# Macro at garden



## mukul (Feb 1, 2015)

When I get close with extension tube I found little bit of breeze pushes subject off focus.
Yesterday I was trying a flower and could not get eve a single sharp shot.

I use manual focus on focus rail.
50mm 1.8 with 36mm ext tube.
F11 to 22

How do you do macro in open environment? Here higher shutter speed will not help.


----------



## Hillsilly (Feb 1, 2015)

Check out a device called the "Plamp". It is a clamp for holding plants still.

Where I am, shooting just after dawn helps as there tends to be less wind than later in the day.


----------



## mukul (Feb 1, 2015)

Will a AF Macro lens in "AI Focus" give better result as it will track subject movement?


----------



## sumanchak (Feb 1, 2015)

My Macro at the garden...


----------



## Click (Feb 1, 2015)

Very nice, sumanchak.

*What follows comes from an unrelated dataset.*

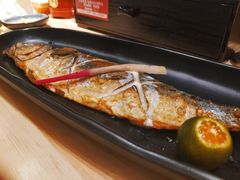 盐烤青花鱼-万岁寿司(天河领展店)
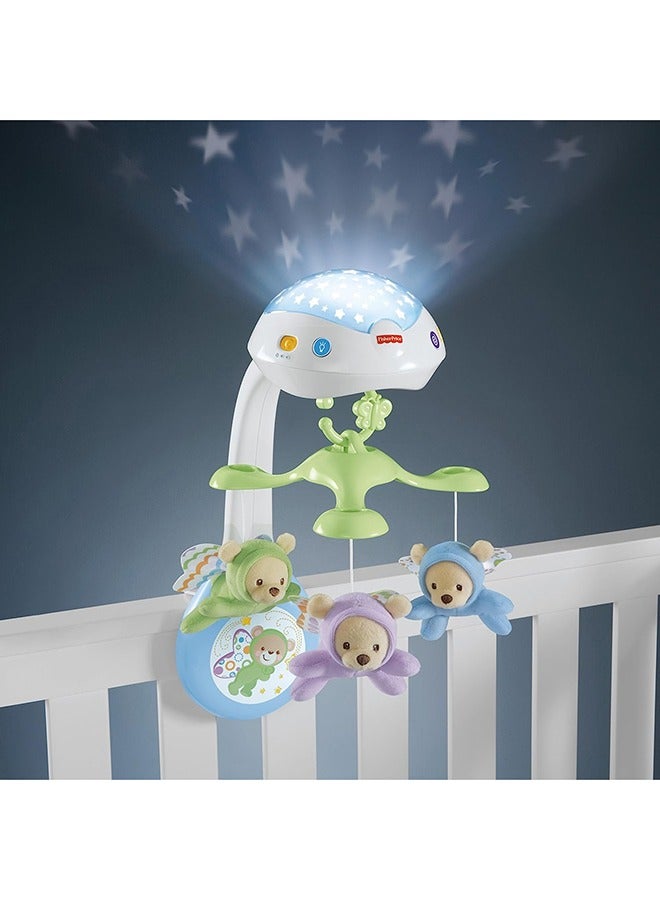 Butterfly Dreams 3-in-1 Projection Mobile Crib Toy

Welcome to cr


----------



## danski0224 (Feb 1, 2015)

mukul said:


> When I get close with extension tube I found little bit of breeze pushes subject off focus.
> Yesterday I was trying a flower and could not get eve a single sharp shot.
> 
> I use manual focus on focus rail.
> ...



If you are trying to get the whole subject sharp/in focus, you will need to take multiple images, each focused differently on your rail (not by changing the focus on the lens), and merge them.

Macro depth of field is quite short.



mukul said:


> Will a AF Macro lens in "AI Focus" give better result as it will track subject movement?



It will, to a point.

As focus changes, so does your macro magnification. It is called "focus breathing". If the magnification changes do not matter to you, then AI Focus may help.

Something to block the wind may help, too.


----------